India cracks down on ‘exam mafia’ with tough new anti-copying laws

Those involved in leaking papers could face a fine of up to 100 million rupees as well as life imprisonment. PHOTO ILLUSTRATION: UNSPLASH

NEW DELHI - Mr Amit Yadav has dreamt of becoming an “ideal teacher”, someone students would fondly remember as a mentor even years after their schooling.

The 23-year-old spent nearly two years working to achieve his goal, studying for over five hours daily, before sitting a test for recruiting government school teachers in the northern Indian state of Rajasthan, where he is from, in September 2021.

As many as 1.6 million candidates were in the fray for 31,000 posts. Mr Yadav scored 124 out of 150 and thought he had come within striking distance of his goal. But that dream unravelled quickly.

Reports emerged that the question paper had been leaked two days before the exam.

A copy was stolen from an education department office and shared with others, who reportedly paid as much as 1 million rupees (S$16,400) for each sample.

The state government ultimately cancelled the exam in February 2022.

“I was disheartened because it meant we would have to prepare all over again, that it could take another two to three years to find a job,” Mr Yadav told The Straits Times on Monday.

He sat the rescheduled exam in February 2023, and the results are yet to be released.

Now some states in India, including Rajasthan and Uttarakhand, are cracking down on the entrenched “exam paper mafia” by framing tough laws to protect the future of millions of hard-working students such as Mr Yadav, as well as to preserve the integrity of the recruitment processes.

Good private jobs are scarce in India, making stable government positions, such as the one Mr Yadav has been after, highly coveted.

This has engendered a culture of recurring recruitment exam paper leaks as desperate job seekers try all means, fair or foul, to land that job.

Papers have been leaked multiple times across many states. In Rajasthan, at least 12 recruitment drives have been cancelled since 2018 after test paper leaks.

Nefarious means – such as slippers rigged with communication devices to go with an inconspicuous earpiece – are not uncommon, as are paid impostors who take tests on someone else’s behalf.

In February 2023, Uttarakhand, a north Indian state, legislated an anti-copying law described as the “country’s strictest”.

It will apply to all competitive exams in the state.

Those involved in leaking papers could face a fine of up to 100 million rupees as well as life imprisonment.

Individuals cheating in examinations could be handed a three-year jail term and a fine of 500,000 rupees.

Gujarat, where as many as 11 papers were leaked in the past 11 years, also enacted a similar law in February.
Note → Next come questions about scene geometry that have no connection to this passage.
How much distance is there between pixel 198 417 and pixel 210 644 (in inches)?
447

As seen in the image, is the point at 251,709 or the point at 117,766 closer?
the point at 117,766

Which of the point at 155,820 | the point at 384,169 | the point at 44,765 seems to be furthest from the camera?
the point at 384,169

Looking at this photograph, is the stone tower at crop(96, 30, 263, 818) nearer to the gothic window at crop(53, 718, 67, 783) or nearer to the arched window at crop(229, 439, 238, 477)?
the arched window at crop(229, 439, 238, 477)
Rajasthan did so in March 2022, as did Haryana in August 2021.

In Uttarakhand, where multiple government recruitment drives were cancelled after paper leaks in recent years, the law was enacted hurriedly after unemployed youth hit the streets in the state’s capital of Dehradun in early February.

“Our demand is not that they must give us jobs,” said Mr Boby Panwar, 26, president of Uttarakhand Berozgaar Sangh, an association that represents the interests of unemployed youth in the state.
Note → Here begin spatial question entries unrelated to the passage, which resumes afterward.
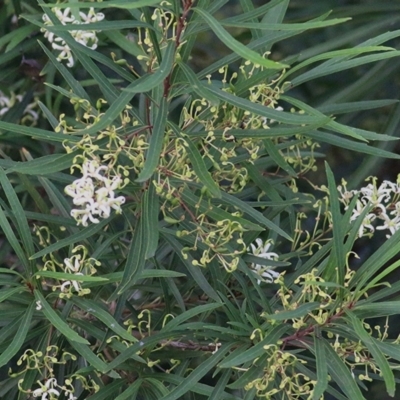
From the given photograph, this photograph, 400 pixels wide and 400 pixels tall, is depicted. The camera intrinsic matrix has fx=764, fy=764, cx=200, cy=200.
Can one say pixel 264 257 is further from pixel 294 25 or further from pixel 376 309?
pixel 294 25

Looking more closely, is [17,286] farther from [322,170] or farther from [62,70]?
[322,170]

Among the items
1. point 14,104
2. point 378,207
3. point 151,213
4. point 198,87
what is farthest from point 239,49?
point 14,104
“The point is about corruption.”

The association has been leading the campaign against paper leaks in the state since 2018, besides exposing instances of leaks in government recruitment exams.
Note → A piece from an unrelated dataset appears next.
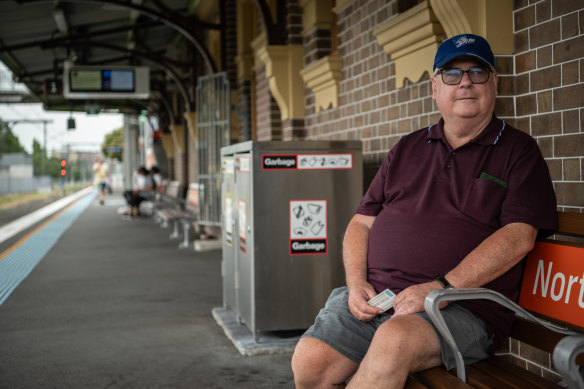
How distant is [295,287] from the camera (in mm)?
4887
“We are demanding that deserving candidates should get jobs and vacancies be announced regularly and filled transparently,” said Mr Panwar.

He claims there have been “at least 12 to 15” instances of Uttarakhand government recruitment exams being tainted by allegations of leaks since 2018.

In February 2023, the police arrested the owner of a coaching centre in Roorkee in Uttarakhand, for allegedly distributing pilfered question papers for a 2018 government exam to recruit assistant and junior engineers.

He had sold the paper to each student for 1.9 million rupees and even helped them tackle it.

As many as 66 of the roughly 250 candidates who cleared the exam came from his centre.

But not everyone is convinced tough laws alone will help, given that the rot runs deep as well as high up the hierarchy.

In Uttarakhand, three senior government officials were arrested last October in connection with leaks for a 2016 recruitment exam, including a former chairman of the Uttarakhand Subordinate Service Selection Commission, which conducts some of these exams.

Another chairman of the commission resigned last August on “moral grounds”, claiming interference from the exam “mafia” as well as political leaders in government recruitments.

“Just having a law is not the solution. You will punish a few, but that will not solve the problem,” said Mr Ashok Agarwal, a senior advocate and an activist on education-related issues.

“The whole government machinery has to be cleansed and set in order – those who set the paper, the printing process and its transportation to the exam centre.”

Use of technology has been touted as a solution, given that it can eliminate vulnerable stages in the exam process and cut human involvement.

But Mr Swapnil Dharmadhikari, founder of Eklavvya, a firm that has developed an electronic question paper generation and delivery mechanism, said uptake has been slow because of lack of awareness as well as reluctance to adapt to new technologies.